Dems spend wildly in CA jungle primaries

Dems spend wildly in CA jungle primaries

ca dem vs ca demIn California, Democrats have shelled out big bucks to beat fellow Democrats, despite research suggesting their voters see them fairly interchangeably.

In a new report issued by Forward Observer, Golden State Democrats were found to drop over $100 million since the 2010 passage of Proposition 14, the initiative that set up the Top Two primary system. The measure created a so-called “jungle” primary system, where the top two candidates square off in the general election, regardless of whether they’re both members of the same party.

In the report, Democrat-on-Democrat spending dwarfed what Republicans shelled out when running against other Republicans. “For every dollar spent or raised by Republicans in these intra-party contests,” Forward Observer concluded, “$3.26 was raised or spent by Democrats.”

The finding struck a significant contrast with provisional conclusions by political analysts that low-information voters didn’t discriminate much among candidates from the same party.

Kevin Drum used that judgment to argue in Mother Jones that “jungle” primaries didn’t much impact California politics:

“In 2012, for example, researchers polled voters using both a traditional ballot and a top-two ballot. There was no difference in the results. One reason is that most voters knew virtually nothing about any of the candidates. Were they moderate? Liberal? Wild-eyed lefties? Meh. Voters weren’t paying enough attention to know.”

PROBLEM TO SOLVE: Decide whether each statement agrees with the article on California jungle primaries. Answer yes or no for each, and quote the article's deciding words. 1. California Democrats spent more than $100 million after Proposition 14 passed in 2010. 2. Republicans outspent Democrats in contests against members of their own party. 3. The 2012 study comparing a traditional ballot with a top-two ballot found different results.

Spatial question entries:
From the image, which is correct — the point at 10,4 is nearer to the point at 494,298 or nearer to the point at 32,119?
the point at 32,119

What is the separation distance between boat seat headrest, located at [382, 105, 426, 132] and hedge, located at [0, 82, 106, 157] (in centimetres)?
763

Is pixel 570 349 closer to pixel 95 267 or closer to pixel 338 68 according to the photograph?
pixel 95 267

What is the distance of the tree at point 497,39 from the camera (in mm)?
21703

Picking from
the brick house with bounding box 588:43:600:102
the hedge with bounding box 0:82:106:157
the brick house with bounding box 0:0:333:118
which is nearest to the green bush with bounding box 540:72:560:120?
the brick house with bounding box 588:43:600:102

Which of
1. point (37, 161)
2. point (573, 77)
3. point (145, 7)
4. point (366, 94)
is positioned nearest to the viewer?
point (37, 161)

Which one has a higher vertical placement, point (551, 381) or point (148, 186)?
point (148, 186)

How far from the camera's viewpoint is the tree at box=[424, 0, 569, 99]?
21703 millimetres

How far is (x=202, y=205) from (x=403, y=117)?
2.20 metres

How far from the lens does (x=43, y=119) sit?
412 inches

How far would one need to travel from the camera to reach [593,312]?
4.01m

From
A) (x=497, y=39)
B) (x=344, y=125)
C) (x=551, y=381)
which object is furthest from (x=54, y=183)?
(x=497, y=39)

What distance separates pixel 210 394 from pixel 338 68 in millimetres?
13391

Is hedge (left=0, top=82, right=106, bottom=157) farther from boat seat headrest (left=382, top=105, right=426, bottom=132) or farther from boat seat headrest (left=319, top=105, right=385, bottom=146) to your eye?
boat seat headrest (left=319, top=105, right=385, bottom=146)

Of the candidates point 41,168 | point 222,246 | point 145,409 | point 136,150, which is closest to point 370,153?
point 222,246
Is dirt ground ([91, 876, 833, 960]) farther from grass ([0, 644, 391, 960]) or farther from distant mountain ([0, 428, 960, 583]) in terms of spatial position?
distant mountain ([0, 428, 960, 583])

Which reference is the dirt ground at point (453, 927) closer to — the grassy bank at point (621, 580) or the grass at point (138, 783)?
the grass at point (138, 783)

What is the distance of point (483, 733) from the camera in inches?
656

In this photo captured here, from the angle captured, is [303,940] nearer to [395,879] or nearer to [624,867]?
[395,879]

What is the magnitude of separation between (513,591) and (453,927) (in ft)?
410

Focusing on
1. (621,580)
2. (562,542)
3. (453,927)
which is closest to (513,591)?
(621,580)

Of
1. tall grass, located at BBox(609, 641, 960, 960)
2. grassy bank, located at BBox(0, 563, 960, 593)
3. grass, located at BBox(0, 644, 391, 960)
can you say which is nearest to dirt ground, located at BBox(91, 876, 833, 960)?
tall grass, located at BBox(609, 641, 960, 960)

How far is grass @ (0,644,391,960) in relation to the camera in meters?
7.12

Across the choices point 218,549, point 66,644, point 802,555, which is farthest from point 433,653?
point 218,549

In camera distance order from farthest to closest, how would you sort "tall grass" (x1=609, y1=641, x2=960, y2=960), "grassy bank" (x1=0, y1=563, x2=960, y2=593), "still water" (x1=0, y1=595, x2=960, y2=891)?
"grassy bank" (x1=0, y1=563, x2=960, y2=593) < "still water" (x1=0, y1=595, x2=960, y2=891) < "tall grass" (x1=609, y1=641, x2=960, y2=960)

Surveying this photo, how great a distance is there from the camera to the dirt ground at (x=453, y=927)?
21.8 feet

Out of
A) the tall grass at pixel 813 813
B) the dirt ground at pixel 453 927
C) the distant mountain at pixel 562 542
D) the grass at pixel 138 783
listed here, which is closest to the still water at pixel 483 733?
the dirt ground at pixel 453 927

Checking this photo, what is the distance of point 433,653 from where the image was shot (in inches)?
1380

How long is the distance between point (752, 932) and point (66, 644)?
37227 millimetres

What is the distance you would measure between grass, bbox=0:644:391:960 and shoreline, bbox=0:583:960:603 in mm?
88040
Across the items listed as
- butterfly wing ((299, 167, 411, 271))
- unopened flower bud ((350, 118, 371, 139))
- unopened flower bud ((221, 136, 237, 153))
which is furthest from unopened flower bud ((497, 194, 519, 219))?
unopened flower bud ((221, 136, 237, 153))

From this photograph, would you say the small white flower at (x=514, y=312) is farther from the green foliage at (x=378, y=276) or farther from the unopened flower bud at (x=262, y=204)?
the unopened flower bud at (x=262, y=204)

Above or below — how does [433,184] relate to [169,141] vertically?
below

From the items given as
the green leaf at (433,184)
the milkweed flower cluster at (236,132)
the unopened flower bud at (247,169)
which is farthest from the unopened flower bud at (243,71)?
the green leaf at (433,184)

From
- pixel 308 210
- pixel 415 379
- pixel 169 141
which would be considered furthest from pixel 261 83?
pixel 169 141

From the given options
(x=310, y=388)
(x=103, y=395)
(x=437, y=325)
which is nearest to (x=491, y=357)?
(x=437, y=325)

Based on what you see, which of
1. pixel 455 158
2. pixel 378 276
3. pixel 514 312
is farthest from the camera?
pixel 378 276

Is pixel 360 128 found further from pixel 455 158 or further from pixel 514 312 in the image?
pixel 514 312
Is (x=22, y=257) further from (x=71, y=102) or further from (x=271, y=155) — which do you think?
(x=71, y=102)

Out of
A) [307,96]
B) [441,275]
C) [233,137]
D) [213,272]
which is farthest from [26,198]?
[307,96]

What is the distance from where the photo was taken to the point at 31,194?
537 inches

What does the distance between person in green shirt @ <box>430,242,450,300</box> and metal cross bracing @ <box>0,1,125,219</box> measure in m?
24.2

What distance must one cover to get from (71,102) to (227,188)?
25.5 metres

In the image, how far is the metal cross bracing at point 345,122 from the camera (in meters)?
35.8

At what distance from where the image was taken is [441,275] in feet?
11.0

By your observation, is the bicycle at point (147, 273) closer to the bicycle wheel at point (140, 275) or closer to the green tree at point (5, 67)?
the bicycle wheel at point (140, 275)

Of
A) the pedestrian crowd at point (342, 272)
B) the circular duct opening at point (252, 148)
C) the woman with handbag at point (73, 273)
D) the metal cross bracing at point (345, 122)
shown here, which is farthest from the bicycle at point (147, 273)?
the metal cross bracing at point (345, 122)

FULL RESPONSE:
1. Yes: "Golden State Democrats were found to drop over $100 million since the 2010 passage of Proposition 14"
2. No: "Democrat-on-Democrat spending dwarfed what Republicans shelled out when running against other Republicans."
3. No: "There was no difference in the results."